The 35-hour Workweek with Python

35_hour_work_week_header

I was prompted to write this post after reading the NYT’s In France, New Review of 35-Hour Workweek. For those not familiar with the 35-hour workweek, France adopted it in February 2000 with the suppport of then Prime Minister Lionel Jospin and the Minister of Labour Martine Aubry. Simply stated, the goal was to increase quality of life by reducing the work hour per worker ratio by requiring corporations to hire more workers to maintain the same work output as before. This in theory would also reduce the historic 10% unemployment rate.

I mostly write about ML, but I’ve been meaning to write about Pandas’ latest features and tight integration with SciPy such as data imputation and statistical modeling, and the actual working hours of EU countries will serve as fun source of data for my examples. I found data on the annual average hours worked per EU country from 1998 to 2013 on The Economic Observation and Research Center for the Development of the Economy and Enterprise Development website. This notebook won’t serve as in-depth research on the efficacy of this policy, but more of a tutorial on data exploration, although a follow-up post exploring the interactions of commonly tracked economic factors and externalities of the policy might be fun.

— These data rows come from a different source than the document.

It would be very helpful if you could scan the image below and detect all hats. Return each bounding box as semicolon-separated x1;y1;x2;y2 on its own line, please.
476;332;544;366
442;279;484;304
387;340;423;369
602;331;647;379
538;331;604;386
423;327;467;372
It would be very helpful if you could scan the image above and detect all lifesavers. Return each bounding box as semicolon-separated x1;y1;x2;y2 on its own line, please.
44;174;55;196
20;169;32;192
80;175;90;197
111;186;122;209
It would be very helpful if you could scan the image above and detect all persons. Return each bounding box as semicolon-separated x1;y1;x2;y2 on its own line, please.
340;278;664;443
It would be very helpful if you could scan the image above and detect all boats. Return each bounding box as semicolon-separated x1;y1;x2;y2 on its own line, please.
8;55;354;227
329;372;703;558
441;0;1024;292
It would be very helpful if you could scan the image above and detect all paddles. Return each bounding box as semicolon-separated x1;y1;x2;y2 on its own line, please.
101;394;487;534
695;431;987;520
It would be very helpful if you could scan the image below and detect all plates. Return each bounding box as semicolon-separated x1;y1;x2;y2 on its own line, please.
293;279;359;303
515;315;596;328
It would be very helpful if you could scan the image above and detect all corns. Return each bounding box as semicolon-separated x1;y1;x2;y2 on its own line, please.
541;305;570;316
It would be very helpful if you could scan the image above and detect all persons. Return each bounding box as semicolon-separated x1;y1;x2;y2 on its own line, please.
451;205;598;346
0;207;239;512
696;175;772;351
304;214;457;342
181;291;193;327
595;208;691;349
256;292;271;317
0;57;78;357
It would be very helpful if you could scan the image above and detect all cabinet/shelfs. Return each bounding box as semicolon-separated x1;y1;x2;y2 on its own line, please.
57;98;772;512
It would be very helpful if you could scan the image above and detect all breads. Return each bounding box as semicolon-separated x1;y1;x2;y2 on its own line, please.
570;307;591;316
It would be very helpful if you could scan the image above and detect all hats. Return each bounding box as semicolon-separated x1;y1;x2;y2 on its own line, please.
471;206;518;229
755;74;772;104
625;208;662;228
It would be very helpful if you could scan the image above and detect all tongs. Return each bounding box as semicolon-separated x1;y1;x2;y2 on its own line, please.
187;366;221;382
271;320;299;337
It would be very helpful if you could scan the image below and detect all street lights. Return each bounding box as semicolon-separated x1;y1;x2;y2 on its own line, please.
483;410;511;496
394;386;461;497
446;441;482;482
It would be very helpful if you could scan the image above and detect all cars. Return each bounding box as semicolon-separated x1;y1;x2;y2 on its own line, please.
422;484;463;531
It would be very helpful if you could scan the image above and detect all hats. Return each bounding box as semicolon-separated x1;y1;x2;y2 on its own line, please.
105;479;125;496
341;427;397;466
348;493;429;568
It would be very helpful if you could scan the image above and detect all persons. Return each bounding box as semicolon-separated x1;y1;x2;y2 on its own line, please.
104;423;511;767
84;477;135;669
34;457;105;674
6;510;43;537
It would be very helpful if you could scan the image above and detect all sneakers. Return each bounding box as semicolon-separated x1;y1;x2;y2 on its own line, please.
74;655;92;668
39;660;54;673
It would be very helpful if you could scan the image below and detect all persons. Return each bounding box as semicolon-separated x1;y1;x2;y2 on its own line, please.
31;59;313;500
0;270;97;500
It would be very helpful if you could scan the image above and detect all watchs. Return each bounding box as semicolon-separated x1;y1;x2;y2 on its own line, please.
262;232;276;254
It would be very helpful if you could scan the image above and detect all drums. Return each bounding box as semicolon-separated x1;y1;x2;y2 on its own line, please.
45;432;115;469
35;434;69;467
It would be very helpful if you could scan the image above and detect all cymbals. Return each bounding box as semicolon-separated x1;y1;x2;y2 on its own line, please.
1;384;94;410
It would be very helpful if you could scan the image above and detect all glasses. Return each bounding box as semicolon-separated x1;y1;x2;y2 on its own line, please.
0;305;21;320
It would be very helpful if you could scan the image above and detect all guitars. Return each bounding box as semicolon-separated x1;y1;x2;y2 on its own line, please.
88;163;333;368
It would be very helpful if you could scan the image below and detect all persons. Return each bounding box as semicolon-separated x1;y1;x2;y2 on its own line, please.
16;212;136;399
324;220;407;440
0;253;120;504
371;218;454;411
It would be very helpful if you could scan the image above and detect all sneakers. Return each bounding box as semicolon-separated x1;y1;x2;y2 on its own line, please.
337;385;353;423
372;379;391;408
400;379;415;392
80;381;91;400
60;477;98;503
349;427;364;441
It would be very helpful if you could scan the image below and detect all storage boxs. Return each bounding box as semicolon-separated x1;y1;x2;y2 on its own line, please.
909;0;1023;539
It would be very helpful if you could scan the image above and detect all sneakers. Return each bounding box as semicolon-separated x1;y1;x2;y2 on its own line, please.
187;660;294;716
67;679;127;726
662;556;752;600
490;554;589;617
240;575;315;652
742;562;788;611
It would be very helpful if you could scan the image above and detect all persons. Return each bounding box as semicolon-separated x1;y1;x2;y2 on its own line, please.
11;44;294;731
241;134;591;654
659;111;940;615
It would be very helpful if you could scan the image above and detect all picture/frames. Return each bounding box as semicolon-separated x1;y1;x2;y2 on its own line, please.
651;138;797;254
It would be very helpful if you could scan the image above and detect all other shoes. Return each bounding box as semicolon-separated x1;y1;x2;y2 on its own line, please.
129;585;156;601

In this IPython notebook we’ll work through generating descriptive statistics on our hours worked dataset then work through the process of interpolation to and extrapolation as defined below:

Interpolation is an estimation of a value within two known values in a sequence of values. For this data this might mean replacing missing average hour values in given date positions between the min and max observations.

Extrapolation is an estimation of a value based on extending a known sequence of values or facts beyond the area that is certainly known. Extrapolation is subject to greater uncertainty and a higher risk of producing meaningless data. For this data where the max observed date is 2013, we might want to extrapolate what the data points might be out to 2015.